When does a cautionary tale turn into a prurient melodrama? Sometimes it isn't easy to draw the line exactly. "Foxes" contains elements of both. Ultimately, its message is positive and even optimistic. But en route there's a lot of wallowing in morbid details.
The story has four heroines, in various stages of disillusionment with school , home, and the adult life they're supposed to be approaching. We travel with them through numerous rites of passage, and we hope they'll come out safely at the other end of their journey through adolescence. In the end, one girl has been destroyed. The others, however, seem well on their way to genuine adulthood, after all.

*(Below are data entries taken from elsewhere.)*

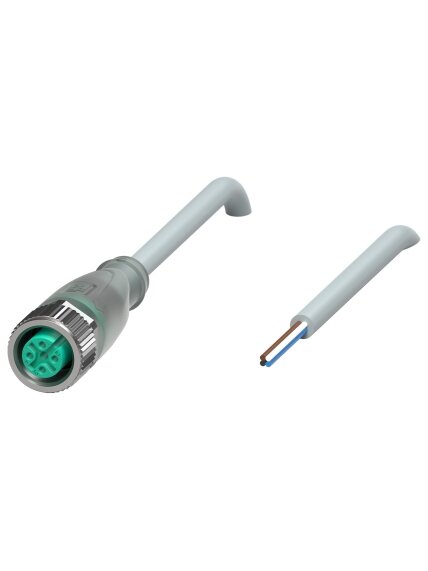 Pepperl+Fuchs V1-G-E8W-3M-PUR (238972) Cable socket Pepperl+Fuchs V1-G-E8W-3M-PUR (238972) Cable socket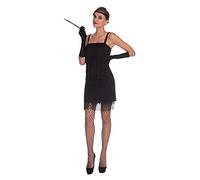 amscan Robe noire avec coiffe et gants pour femme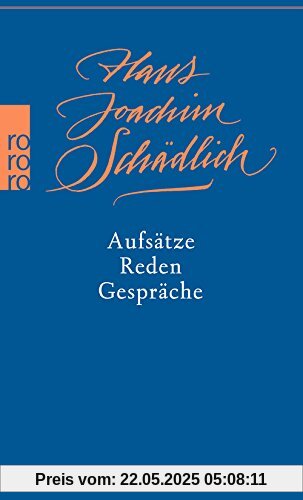Aufsätze Reden Gespräche
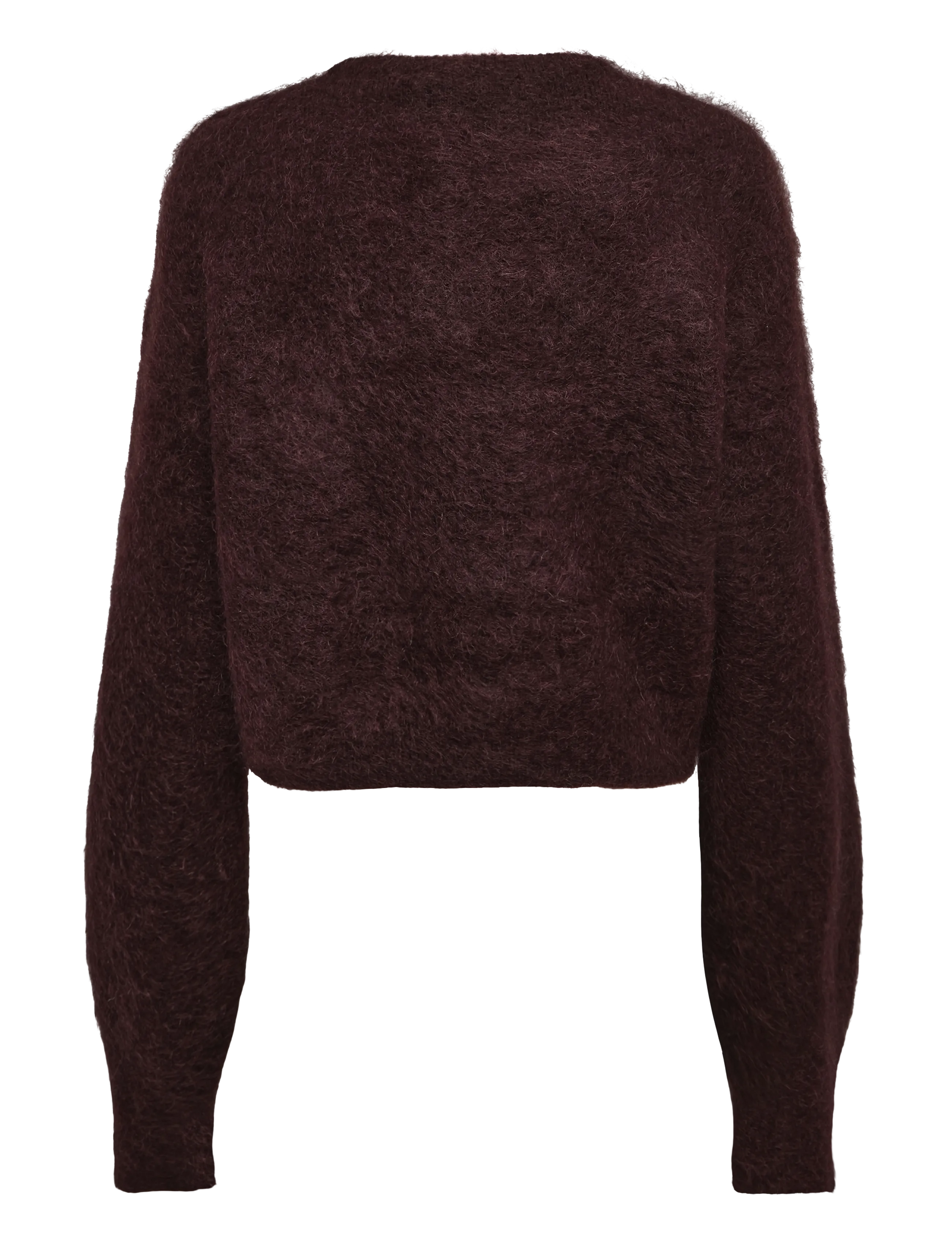 Gestuz - GZdebbie short pullover - pullover - plum melange - 1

"Foxes" takes a lurid view of episodes involving alcohol, family battles, and the problems of a teen-age runaway. Some sequences also deal, more or less explicitly, with sexual initiation and the uncertainties of adolescent love. The director, Adrian Lyne, seems to care about his characters, and a sense of compassion filters through even the more hysterical scenes. But the film would be easier to take seriously if it didn't plunge so gleefully into its own turmoil.
The performances are stronger than the movie itself. Jodie Foster shows continued growth as an actress, and her girlfriends are skillfully portrayed, with special credit going to Cherie Currie for her extraordinary portrait of a troubled young woman on the way down. The inimitable Randy Quaid heads the male contingent.